DOCUMENT EXTRACT:

========

Follow flying birds to find water: This works if the birds are actually flying towards the water, but since you, presumably, can’t read a bird’s mind, it’s impossible to know whether the flock’s flying toward an open field, South America, or a caravan of friendly monkeys.

Drink cactus fluid for hydration: There’s one—count ’em, one—type of cactus survivors can safely extract and drink water from without getting sick and vomiting. If you can’t pick out that particular barrel cactus, search for other water sources first.

Drink urine to stay hydrated: No one tell pee-drinking legend Bear Grylls, below, but if you’re dehydrated to the point that urine is an appetizing source of fluid, your pee is mostly made up of bodily waste—not recycled water—and therefore, carries no re-hydration value.

Drink raw blood to survive: Thirsty folks are better served not slurping down a few mouthfuls of animal blood, either. Consuming blood exposes you to diseases and illnesses you’d probably rather not deal with when stranded in the wilderness.

Suck on a stone for hydration: Dry mouth? Some survival myths suggest sucking on stones to work up saliva, but in doing so, you’d only be drawing much-needed moisture from other parts of your body. Is that worth sucking on dirty stones?

Moss grows on the north side of trees: Moss likes shade because without sunlight pestering it, it can better retain its moisture. That means north isn’t always the most conducive to growth. The angle of the sun at your given location, climate, and shade caused by environmental features can dictate moss growth.

========

DATA SUPPLIED:
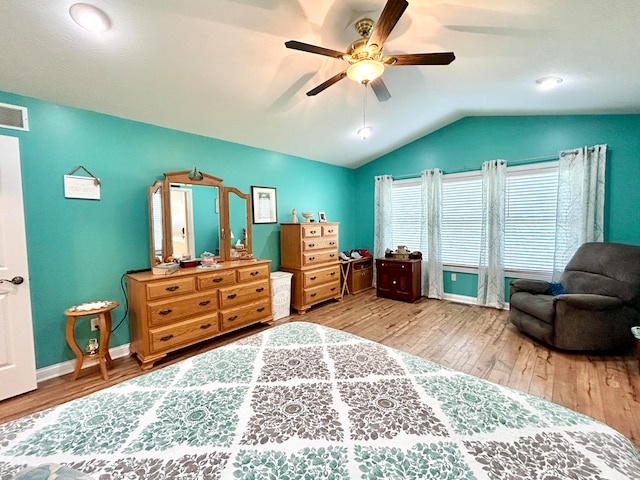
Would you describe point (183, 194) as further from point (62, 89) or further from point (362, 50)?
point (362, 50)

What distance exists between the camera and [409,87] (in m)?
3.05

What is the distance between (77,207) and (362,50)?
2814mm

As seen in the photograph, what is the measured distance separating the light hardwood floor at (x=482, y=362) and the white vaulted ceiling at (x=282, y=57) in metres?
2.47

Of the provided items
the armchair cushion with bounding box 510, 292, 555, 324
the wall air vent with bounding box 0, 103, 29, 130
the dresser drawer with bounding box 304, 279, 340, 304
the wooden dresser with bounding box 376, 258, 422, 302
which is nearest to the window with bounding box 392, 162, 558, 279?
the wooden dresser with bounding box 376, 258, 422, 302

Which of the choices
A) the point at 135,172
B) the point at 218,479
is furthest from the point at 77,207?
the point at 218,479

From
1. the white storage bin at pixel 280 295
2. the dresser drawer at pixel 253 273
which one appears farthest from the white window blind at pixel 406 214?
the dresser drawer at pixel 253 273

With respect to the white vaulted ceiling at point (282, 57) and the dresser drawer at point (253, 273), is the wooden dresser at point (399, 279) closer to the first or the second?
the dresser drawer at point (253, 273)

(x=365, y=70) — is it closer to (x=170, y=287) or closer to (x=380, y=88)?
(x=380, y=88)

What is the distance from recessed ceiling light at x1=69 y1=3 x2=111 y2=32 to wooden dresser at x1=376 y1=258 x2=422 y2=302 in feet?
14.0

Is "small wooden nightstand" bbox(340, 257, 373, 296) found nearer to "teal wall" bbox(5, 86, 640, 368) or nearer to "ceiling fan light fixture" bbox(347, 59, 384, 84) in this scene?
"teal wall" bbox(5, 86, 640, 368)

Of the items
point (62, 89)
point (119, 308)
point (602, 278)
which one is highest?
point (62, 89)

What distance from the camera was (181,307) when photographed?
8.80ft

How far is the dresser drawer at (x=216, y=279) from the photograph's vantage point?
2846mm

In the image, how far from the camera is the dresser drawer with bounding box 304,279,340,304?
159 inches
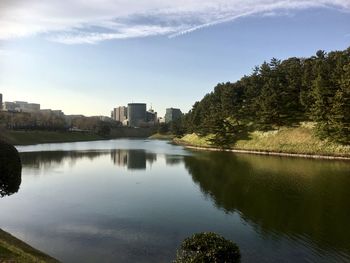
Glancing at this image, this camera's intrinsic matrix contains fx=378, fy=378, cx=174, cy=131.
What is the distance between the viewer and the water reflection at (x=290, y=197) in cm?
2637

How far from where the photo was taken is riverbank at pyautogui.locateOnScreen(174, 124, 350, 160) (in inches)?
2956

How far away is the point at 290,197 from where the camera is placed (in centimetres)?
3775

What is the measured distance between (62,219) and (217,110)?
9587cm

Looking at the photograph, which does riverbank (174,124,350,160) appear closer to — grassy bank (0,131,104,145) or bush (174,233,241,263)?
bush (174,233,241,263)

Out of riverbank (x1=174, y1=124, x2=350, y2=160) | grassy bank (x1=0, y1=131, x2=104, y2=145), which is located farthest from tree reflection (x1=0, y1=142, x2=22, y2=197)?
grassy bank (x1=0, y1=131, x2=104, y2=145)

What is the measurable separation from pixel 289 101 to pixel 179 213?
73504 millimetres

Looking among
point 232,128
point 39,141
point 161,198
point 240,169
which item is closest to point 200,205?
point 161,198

========

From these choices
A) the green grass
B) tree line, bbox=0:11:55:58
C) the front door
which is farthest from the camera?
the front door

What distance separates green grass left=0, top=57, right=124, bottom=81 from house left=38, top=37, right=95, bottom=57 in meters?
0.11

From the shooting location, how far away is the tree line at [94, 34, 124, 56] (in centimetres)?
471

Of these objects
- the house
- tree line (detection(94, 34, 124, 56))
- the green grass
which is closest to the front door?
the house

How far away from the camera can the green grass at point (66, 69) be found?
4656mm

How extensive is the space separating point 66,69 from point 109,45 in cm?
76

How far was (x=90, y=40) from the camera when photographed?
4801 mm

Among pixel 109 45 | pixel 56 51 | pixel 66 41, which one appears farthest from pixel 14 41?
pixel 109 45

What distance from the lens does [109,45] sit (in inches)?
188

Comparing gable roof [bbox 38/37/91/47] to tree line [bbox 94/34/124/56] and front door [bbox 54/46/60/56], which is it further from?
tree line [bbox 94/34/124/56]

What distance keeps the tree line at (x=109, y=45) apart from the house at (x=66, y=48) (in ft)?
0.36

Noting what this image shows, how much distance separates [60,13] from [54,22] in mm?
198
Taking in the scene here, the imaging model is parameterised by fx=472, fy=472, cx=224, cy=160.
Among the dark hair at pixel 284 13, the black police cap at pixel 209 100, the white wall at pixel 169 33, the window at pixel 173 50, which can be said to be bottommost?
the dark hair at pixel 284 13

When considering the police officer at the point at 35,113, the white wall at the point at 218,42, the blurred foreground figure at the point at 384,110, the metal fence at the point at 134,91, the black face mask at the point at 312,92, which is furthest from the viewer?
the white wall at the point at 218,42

========

WORK REQUEST 1: Write out the part of the survival myths text that begins at the words "Moss grows on" and stops after the words "dictate moss growth.".
WORK REQUEST 2: Summarize the survival myths text in two sentences.

ANSWER AREA 1:
Moss grows on the north side of trees: Moss likes shade because without sunlight pestering it, it can better retain its moisture. That means north isn’t always the most conducive to growth. The angle of the sun at your given location, climate, and shade caused by environmental features can dictate moss growth.

ANSWER AREA 2: The text challenges common survival advice about water: following flying birds is unreliable, only one type of barrel cactus gives water that is safe to drink, urine has no re-hydration value, animal blood exposes you to diseases, and sucking on stones only draws moisture from other parts of the body. It also says moss does not always grow on the north side of trees, because the angle of the sun, climate, and shade can dictate where it grows.